Ahirete inanmak, Allahü teâlâya inanmak gibi çok mühimdir. Ahiret olmazsa, dünyada mükafatlandırılmayan iyilikler ve cezası çekilmeyen fenalıklar, haksızlıklar, karşılıklarını göremeyecektir. Bu hal, en ince sanatları, en ince düzenleri bulunan, bu gördüğümüz âlem için çok büyük bir kusur olur. En küçük bir hükümetin, hatta herhangi bir topluluğun bir adalet mahkemesi bulunuyor da, kainat dediğimiz şu muazzam âlemin bir mahkeme-i adaleti bulunmaz mı? İnsanların hakkını vermek için ahirete ihtiyaç o kadar mühimdir ki Avrupa’nın fikir adamları fen yolu ile Allahü teâlânın varlığını anlayamadıkları hâlde, ahlak ve adalet üzerinde düşünerek, bu varlığı söz birliği ile kabul etmektedirler. Ahlak üzerinde düşünerek, Allahü teâlânın varlığını anlamak demek, daima aldanabilen ve manevi mesuliyetleri kontrol edemeyen ve herkesteki kuvveti başka başka olan Vicdanın, ahlakı korumaya kadir olamaması ve dünyada her şey çok düzgün, çok güzel yaratılmış iken, faziletlerin değerlendirilmemesi ve nice kötülüklerin yayılmış ve muhterem olması görüldüğünden, bu yolsuzlukların ahirette ödenmesine ihtiyaç bulunması demektir.

Avrupalıların fen yolu ile Allahın varlığını anlamamalarına çok şaşılır. Çünkü, atomdan Arşa kadar, canlı cansız her varlıktaki düzgünlüğü ve birbirine akılları şaşırtan kanunlarla bağlılıklarını meydana çıkaran fen bilgileri, Allahü teâlânın varlığını açıkça göstermektedir. Dünyadaki haksızlıkların ödenmesi için ahiret adında bir âlemin lazım olduğu anlaşılarak, buradan da, bunların bir yaratıcısı bulunacağı düşünüldüğü gibi, varlıkların düzgün, ince yapılarına ve birbirleri ile olan hesaplı bağlantılarına, olaylarına, kanunlarına bakarak, bunları yaratana inanmak daha kolay olur. Yani insanların ahlakında görülen noksanlık ve aşağılıklardan ahiretin ve dolayısıyla bir yaratanın varlığı anlaşılıp da, bunlardaki güzellikleri ve düzgünlükleri görerek, bunların bir yaratıcısı olacağını anlamamak, şaşılacak bir şeydir.

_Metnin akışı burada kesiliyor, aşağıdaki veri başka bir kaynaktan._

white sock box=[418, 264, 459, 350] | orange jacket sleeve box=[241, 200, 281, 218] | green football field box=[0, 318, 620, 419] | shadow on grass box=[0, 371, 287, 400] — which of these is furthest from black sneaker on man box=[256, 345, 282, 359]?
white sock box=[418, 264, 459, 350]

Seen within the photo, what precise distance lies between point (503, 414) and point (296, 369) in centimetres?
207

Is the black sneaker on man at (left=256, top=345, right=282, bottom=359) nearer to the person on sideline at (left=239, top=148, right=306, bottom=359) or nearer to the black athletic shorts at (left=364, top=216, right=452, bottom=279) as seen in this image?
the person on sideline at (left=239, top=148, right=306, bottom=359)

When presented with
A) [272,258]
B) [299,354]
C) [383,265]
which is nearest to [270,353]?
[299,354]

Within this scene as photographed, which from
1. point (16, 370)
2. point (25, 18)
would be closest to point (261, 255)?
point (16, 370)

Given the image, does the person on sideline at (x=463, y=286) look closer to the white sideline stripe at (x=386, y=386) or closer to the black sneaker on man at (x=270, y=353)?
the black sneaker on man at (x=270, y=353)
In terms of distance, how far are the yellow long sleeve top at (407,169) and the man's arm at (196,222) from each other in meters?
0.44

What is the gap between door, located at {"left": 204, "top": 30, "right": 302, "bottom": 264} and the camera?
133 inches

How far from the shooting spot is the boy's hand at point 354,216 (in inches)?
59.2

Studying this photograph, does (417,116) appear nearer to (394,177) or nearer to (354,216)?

Bu hal, insanların muhtaç oldukları zaman, Hakkı tanımaları, muhtaç olmadıkları zaman, Hakkı tanımamaları ve küfran-ı nimete kalkışmaları gibi, kötü yaratılışlı olduklarını gösterir.

Bu varlıkları yoktan var edenin bir olması lazımdır. Birden ziyade olsa, herhangi bir işi yapıp, yapmamakta uyuşamayınca, ikisinin de istediği birlikte olamaz. İkisinin istediği de olmazsa, ikisinin de gücü yetmediğini gösterir. Birinin dediği olursa, ikincisinin gücü yetmediğini gösterir. Âciz, zavallı olan, yaratıcı olamaz. İkisinin istediği birbirine benzerse, yine âciz oldukları anlaşılır. Çünkü, birbiri ile uyuşmaya mecbur kalmış oluyorlar.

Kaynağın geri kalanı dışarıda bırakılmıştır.